To do:
• a. Check three statements against the DU news excerpt below. For each one, answer yes or no and quote the exact words of the excerpt that decide it.
(i) Pariseau served 19 years as the volunteer area chairwoman of the Capitol Chapter.
(ii) The Capitol Chapter has raised over $200,000.
(iii) DU sponsored the Congressional Sportsmen's Foundation briefing on the National Wildlife Refuge System.
• b. Proceed with the DU news excerpt below, picking up after its final sentence about the refuge system briefing.

Source text:
## start

DU honors Minnesota state senator for involvement, service
DU Minnesota State Chair Lee Ness (left) and Minnesota Lt. Gov. Carol Molnau (far right) present Minnesota state Sen. Pat Pariseau with framed letters of congratulations from DU President John Pope and Minnesota Gov. Tim Pawlenty.
You know you've done well when the president of DU sends you a personal note of appreciation. That's just what Minnesota state Sen. Pat Pariseau received at a ceremony held by DU, honoring her for her leadership in founding the DU Capitol Chapter and her 19 years of service as the volunteer area chairwoman of the chapter.
With many of her state legislative colleagues also in attendance, Lt. Gov. Carol Molnau and DU Minnesota State Chair Lee Ness presented Sen. Pariseau with framed letters from Gov. Tim Pawlenty and DU President John Pope.
Pope congratulated her for the good will and recognition the committee has brought among state legislators and DU's partners.
"As an avid outdoors person with deep roots in farming and with a deep-seated conservation ethic, you set out to found the Capitol Chapter and what a job you have done," said Pope. "Yours is an extraordinary record of stewardship of the outdoors, not only to your home state and its citizens, but also to our conservation mission."
Pariseau says her involvement in DU came from her interest in maintaining the rights and options for citizens, especially youth, to enjoy outdoor sports, including hunting legitimate game.
"Ducks Unlimited seemed an obvious choice due to its efforts to conserve habitat and sustain waterfowl population for future generations," said Pariseau. "If you are interested in helping to further this great cause, the easiest way to get involved is to attend your local DU chapter events."
Today, the Capitol Chapter boasts 161 members and seven Bronze Sponsors and has raised over $143,000 for the ducks.
Members of Congress join with DU to learn more about national refuges
Last week, several staff members from DU's Governmental Affairs Office in Washington, D.C., attended a Congressional Sportsmen's Foundation (CSF) briefing called "Building Support for the National Wildlife Refuge System." DU was a sponsor of the event, which focused on the importance of adequately funding the National Wildlife Refuge System (NWRS).

## end

Given material:
## start

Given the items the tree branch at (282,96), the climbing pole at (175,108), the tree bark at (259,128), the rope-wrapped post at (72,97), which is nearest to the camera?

## end

Answers below:
• a.
(i) Yes: "her 19 years of service as the volunteer area chairwoman of the chapter"
(ii) No: "has raised over $143,000 for the ducks"
(iii) Yes: "DU was a sponsor of the event"

• b.
Also attending the breakfast were members of the congressional Wildlife Refuge Caucus, Mr. Rowan Gould, acting director of the U.S. Fish and Wildlife Service, members of the CSF Board and members of the Cooperative Alliance for Refuge Enhancement (CARE) coalition.
This year marks the 15th anniversary of CARE, a national coalition of 22 hunting, wildlife, conservation and scientific organizations that work to educate Congress and the public about America's National Wildlife Refuge System. Ducks Unlimited is a founding member of this effort. CARE strives to raise awareness of the funding needs that accompany the preservation of the nation's refuge systems, which total more than 150 million acres.
Rep. Mike Thompson of California, speaking in support of the NWRS, pointed out the economic benefits the outdoors industry has on the nation's economy. Barton James, director of public policy at DU's Governmental Affairs Office in Washington, D.C., said the breakfast was a unique opportunity for DU to exhibit its ongoing support for the NWRS as well as its commitment to conservation. "There is no question about the important role refuges play in the conservation of the waterfowl resource. Briefings such as this are extremely valuable to conservation and outdoors organizations because they present a united front in our efforts to maintain the country's federal wildlife refuges."